Exercise instructions:
Report each line of the records below that contains the word "title", copying the line in full.

= = = =

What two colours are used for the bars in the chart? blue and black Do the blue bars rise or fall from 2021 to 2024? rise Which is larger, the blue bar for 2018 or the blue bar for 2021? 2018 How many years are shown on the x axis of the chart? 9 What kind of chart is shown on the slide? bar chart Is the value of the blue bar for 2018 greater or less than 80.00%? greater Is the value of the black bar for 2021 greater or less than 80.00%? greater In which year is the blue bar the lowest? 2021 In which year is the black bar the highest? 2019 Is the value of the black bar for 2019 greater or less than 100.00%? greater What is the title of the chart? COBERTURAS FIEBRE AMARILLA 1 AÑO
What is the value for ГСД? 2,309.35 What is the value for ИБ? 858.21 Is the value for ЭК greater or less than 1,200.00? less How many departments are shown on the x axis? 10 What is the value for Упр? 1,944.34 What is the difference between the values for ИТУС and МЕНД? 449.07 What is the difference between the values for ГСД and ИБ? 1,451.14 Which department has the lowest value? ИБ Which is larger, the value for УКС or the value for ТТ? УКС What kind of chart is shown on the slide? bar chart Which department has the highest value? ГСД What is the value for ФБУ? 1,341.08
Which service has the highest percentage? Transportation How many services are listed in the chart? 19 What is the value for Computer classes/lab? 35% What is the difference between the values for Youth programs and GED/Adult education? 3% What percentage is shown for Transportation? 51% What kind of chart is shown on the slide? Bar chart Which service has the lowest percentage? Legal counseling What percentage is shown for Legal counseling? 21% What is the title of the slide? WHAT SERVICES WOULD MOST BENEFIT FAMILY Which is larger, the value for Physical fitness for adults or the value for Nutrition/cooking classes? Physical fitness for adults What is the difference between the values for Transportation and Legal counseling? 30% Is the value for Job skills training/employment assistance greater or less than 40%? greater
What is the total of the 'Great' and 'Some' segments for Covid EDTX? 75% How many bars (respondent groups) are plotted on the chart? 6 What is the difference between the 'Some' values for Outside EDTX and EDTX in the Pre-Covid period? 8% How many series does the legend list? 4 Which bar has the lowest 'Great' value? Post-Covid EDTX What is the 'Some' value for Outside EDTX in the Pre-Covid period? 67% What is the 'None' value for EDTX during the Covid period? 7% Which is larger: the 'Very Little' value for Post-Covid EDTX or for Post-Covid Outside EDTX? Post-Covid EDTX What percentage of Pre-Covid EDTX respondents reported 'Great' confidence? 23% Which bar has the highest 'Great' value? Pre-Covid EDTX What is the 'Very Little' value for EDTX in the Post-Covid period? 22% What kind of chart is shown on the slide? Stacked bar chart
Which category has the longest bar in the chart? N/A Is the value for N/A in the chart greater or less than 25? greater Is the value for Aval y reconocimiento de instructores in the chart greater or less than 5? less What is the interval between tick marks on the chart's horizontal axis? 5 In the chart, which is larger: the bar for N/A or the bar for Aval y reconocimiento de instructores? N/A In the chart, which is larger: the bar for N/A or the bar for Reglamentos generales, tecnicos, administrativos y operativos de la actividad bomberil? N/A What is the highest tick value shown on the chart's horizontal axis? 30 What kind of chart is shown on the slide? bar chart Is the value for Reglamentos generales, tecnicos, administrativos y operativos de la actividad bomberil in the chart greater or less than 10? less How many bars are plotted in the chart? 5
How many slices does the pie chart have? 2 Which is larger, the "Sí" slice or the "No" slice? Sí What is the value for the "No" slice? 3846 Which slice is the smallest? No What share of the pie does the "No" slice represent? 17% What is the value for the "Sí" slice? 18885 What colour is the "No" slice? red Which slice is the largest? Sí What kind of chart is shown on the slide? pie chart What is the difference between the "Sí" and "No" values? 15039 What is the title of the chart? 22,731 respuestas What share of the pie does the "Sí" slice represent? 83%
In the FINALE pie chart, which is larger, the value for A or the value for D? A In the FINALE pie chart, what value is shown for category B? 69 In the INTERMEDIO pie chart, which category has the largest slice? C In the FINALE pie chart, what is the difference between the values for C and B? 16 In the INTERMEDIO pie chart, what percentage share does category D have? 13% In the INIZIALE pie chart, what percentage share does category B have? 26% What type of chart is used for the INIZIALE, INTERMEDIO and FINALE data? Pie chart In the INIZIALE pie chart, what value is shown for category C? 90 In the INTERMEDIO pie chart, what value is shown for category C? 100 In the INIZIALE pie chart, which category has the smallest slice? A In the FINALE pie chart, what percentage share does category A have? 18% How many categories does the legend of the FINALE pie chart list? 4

= = = =

Response to this task:
What two colours are used for the bars in the chart? blue and black Do the blue bars rise or fall from 2021 to 2024? rise Which is larger, the blue bar for 2018 or the blue bar for 2021? 2018 How many years are shown on the x axis of the chart? 9 What kind of chart is shown on the slide? bar chart Is the value of the blue bar for 2018 greater or less than 80.00%? greater Is the value of the black bar for 2021 greater or less than 80.00%? greater In which year is the blue bar the lowest? 2021 In which year is the black bar the highest? 2019 Is the value of the black bar for 2019 greater or less than 100.00%? greater What is the title of the chart? COBERTURAS FIEBRE AMARILLA 1 AÑO
Which service has the highest percentage? Transportation How many services are listed in the chart? 19 What is the value for Computer classes/lab? 35% What is the difference between the values for Youth programs and GED/Adult education? 3% What percentage is shown for Transportation? 51% What kind of chart is shown on the slide? Bar chart Which service has the lowest percentage? Legal counseling What percentage is shown for Legal counseling? 21% What is the title of the slide? WHAT SERVICES WOULD MOST BENEFIT FAMILY Which is larger, the value for Physical fitness for adults or the value for Nutrition/cooking classes? Physical fitness for adults What is the difference between the values for Transportation and Legal counseling? 30% Is the value for Job skills training/employment assistance greater or less than 40%? greater
How many slices does the pie chart have? 2 Which is larger, the "Sí" slice or the "No" slice? Sí What is the value for the "No" slice? 3846 Which slice is the smallest? No What share of the pie does the "No" slice represent? 17% What is the value for the "Sí" slice? 18885 What colour is the "No" slice? red Which slice is the largest? Sí What kind of chart is shown on the slide? pie chart What is the difference between the "Sí" and "No" values? 15039 What is the title of the chart? 22,731 respuestas What share of the pie does the "Sí" slice represent? 83%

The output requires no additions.